--- Input data ---

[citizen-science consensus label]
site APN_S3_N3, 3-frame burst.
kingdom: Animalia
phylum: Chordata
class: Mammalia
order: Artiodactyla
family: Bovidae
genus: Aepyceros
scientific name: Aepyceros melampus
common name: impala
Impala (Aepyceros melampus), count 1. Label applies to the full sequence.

---

-- Your objective --
Copy out the full material exactly as it appears.

-- Response below --
[citizen-science consensus label]
site APN_S3_N3, 3-frame burst.
kingdom: Animalia
phylum: Chordata
class: Mammalia
order: Artiodactyla
family: Bovidae
genus: Aepyceros
scientific name: Aepyceros melampus
common name: impala
Impala (Aepyceros melampus), count 1. Label applies to the full sequence.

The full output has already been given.